Internet remains cut in Chad after tense polls

Apr 12, 2016

Mobile Internet was suspended from Sunday morning, while fixed Internet went out in the evening in N'Djamena

N'DJAMENA - The Internet remained mysteriously cut in Chad's capital on Monday a day after elections held amid tight security, which are expected to see President Idriss Deby extend his 26-year rule.

Some foreign television media, who had worked until Sunday evening, were meanwhile unable to cover the post-election situation because they had not received authorisation from the communications ministry, by the middle of the day.

Mobile Internet was suspended from Sunday morning, while fixed Internet went out in the evening in N'Djamena, and text messages could not be sent over the local phone network.

The online blackout, which occurred without official explanation, was preventing discussion about how the election had gone.

The situation was reminiscent of that in Congo, where authorities cut all communications -- Internet, phone and texts -- for four days for presidential elections on March 20.

On Sunday evening a crew for French-language broadcaster TV5, which had been covering scuffles between soldiers and young opposition activists in the capital's Ampata Grillage district over alleged ballot box stuffing, had its camera roughly taken away by security forces.

It was returned to them later at a local police station, but with the recording erased, a TV5 representative told AFP.

Traffic, which had been suspended Sunday during voting, was back to normal in the capital and the election was widely discussed in poorer districts where there were calls for "real change."
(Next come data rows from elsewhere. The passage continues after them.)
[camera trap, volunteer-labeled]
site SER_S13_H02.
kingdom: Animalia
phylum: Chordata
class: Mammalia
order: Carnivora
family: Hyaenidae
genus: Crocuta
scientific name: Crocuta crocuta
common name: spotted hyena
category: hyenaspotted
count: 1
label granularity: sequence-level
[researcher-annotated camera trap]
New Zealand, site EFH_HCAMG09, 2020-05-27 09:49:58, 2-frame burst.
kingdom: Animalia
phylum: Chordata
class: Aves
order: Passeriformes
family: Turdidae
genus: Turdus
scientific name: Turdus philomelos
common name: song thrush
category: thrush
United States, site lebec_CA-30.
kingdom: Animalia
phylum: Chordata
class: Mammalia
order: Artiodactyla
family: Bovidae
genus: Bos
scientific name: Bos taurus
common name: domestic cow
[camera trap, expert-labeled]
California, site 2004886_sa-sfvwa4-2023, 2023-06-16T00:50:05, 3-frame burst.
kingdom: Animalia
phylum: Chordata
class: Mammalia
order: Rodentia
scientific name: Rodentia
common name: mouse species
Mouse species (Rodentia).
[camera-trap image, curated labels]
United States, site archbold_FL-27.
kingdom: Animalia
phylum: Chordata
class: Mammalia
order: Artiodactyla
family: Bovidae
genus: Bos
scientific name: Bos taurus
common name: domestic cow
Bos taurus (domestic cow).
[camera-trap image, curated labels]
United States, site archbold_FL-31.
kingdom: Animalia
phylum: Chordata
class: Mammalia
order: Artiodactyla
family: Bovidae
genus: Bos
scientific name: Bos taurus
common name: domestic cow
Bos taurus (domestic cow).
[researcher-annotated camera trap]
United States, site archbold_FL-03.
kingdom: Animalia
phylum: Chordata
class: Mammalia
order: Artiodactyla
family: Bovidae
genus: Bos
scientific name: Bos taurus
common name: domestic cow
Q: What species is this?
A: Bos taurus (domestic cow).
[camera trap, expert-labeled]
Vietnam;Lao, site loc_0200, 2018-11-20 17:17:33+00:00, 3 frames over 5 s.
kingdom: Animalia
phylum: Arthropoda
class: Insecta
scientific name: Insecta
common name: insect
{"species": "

Opposition chief Saleh Kebzabo had on Sunday accused authorities of "ballot stuffing and massive buying up of voter cards".

In the absence of exit polls it was impossible to get a sense of voting trends. Provisional results are not expected for two weeks, according to the Independent National Electoral Commission.

Deby, who took office in a 1990 military coup, faces 12 challengers but is widely expected to win a fifth term after consolidating his grip on power in the central African nation.